PASSAGE PROVIDED START

With that Tennessee case faltering, Trump officials apparently gave Abrego Garcia a disturbing choice. If he pled guilty, once his sentence is complete, he could go to Costa Rica, which would offer him refugee status or residency. Beat Trump in court again, and Trump would pull the rug out from under him and send him to Uganda, a country the State Department says Americans should reconsider traveling to due to threats of terrorism and violent crime.
After the Tennessee court let Abrego Garcia out of jail on Friday and allowed him to return home to his family in Maryland, Trump officials quickly announced their intent to deport him to Uganda, even though the criminal case remains ongoing. On Friday, the Department of Homeland Security told Abrego Garcia’s lawyers that he could be sent to Uganda in a matter of days.
“We will not stop fighting till this Salvadoran man faces justice and is OUT of our country,” Secretary of Homeland Security Kristi Noem said in a statement on Friday. In the statement she also called him a “monster.”
Abrego Garcia rejected part of the Trump Justice Department’s plea deal on Saturday, according to the Associated Press.
The lawyers called the choice the government gave him “coercive,” adding that there is “little doubt that the entire federal government is engaged in a coordinated effort to punish Mr. Abrego for fighting back against its unlawful conduct.” They have also called the treatment “prosecutorial misconduct.”
“Heightening the constitutional concern, the government has engaged in these tactics through two agencies — DOJ and DHS — that it has previously represented were ‘separate agenc[ies] with separate leadership [and] separate direction’ that could not control one another,” the lawyers wrote. “But these two agencies are obviously working in lockstep to coerce Mr. Abrego into accepting a guilty plea in his criminal case, holding over his head the prospect of possible indefinite detention — or worse — in a country halfway across the world. It is difficult to imagine a path the government could have taken that would have better emphasized its vindictiveness.”

PASSAGE PROVIDED END
DATASET ENTRIES START

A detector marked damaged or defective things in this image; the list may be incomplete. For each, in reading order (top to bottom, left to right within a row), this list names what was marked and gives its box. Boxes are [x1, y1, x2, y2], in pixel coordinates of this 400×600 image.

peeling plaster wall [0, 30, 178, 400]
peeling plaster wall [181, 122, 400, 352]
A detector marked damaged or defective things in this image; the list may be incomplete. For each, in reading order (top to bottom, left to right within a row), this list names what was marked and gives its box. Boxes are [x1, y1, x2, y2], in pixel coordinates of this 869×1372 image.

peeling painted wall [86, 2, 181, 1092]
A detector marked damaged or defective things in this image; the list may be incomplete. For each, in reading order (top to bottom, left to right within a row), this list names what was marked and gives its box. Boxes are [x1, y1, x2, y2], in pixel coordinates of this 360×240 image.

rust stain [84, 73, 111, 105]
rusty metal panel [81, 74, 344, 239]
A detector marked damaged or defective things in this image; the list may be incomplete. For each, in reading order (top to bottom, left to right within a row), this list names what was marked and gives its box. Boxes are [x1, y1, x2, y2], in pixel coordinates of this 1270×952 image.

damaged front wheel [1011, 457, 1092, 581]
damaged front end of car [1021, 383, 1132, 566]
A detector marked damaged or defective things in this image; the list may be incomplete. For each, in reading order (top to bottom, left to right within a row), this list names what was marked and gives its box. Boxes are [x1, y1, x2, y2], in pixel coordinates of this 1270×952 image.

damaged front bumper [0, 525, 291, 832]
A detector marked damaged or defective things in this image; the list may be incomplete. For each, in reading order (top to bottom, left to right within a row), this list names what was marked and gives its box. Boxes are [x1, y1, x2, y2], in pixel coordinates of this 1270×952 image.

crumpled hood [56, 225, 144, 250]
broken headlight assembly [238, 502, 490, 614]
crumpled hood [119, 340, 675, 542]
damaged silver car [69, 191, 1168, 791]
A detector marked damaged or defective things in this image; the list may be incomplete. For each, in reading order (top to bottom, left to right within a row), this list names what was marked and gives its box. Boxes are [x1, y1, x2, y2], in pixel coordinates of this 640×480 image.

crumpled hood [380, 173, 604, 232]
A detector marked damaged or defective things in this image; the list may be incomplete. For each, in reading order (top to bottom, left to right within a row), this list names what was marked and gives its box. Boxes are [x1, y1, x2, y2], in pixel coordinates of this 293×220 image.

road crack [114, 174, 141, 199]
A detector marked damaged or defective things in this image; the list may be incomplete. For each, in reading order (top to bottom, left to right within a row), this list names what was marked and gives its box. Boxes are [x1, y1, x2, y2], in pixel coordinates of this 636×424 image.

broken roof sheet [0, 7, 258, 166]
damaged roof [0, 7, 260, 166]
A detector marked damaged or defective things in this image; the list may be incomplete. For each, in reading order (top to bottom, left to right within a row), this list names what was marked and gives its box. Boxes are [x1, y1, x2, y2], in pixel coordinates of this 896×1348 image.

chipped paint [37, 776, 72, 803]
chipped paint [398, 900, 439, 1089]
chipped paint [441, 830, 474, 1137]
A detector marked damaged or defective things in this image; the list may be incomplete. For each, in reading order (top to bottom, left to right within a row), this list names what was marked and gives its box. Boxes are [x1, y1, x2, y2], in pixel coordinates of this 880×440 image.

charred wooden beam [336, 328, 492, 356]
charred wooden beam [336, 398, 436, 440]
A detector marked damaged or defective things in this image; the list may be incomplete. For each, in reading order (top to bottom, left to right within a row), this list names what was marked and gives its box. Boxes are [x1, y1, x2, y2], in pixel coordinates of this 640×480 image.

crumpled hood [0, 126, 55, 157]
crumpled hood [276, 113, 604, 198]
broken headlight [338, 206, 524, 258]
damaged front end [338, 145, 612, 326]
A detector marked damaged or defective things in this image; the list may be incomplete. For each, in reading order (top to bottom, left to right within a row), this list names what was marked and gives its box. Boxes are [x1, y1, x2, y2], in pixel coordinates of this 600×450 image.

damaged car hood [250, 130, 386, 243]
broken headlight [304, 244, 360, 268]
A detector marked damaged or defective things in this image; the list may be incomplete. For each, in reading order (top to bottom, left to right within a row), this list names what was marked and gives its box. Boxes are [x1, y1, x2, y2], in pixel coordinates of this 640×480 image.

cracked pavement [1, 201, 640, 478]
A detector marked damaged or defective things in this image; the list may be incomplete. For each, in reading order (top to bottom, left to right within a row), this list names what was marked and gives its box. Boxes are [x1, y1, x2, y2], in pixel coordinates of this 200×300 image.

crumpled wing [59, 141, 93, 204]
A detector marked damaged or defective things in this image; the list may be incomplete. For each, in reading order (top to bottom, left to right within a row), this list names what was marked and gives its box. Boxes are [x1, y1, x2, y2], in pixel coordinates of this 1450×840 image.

DATASET ENTRIES END

PROBLEM:
Quote the passage on Abrego Garcia's deportation case from "With that Tennessee" up to and including "and violent crime.".

ANSWER SPACE:
With that Tennessee case faltering, Trump officials apparently gave Abrego Garcia a disturbing choice. If he pled guilty, once his sentence is complete, he could go to Costa Rica, which would offer him refugee status or residency. Beat Trump in court again, and Trump would pull the rug out from under him and send him to Uganda, a country the State Department says Americans should reconsider traveling to due to threats of terrorism and violent crime.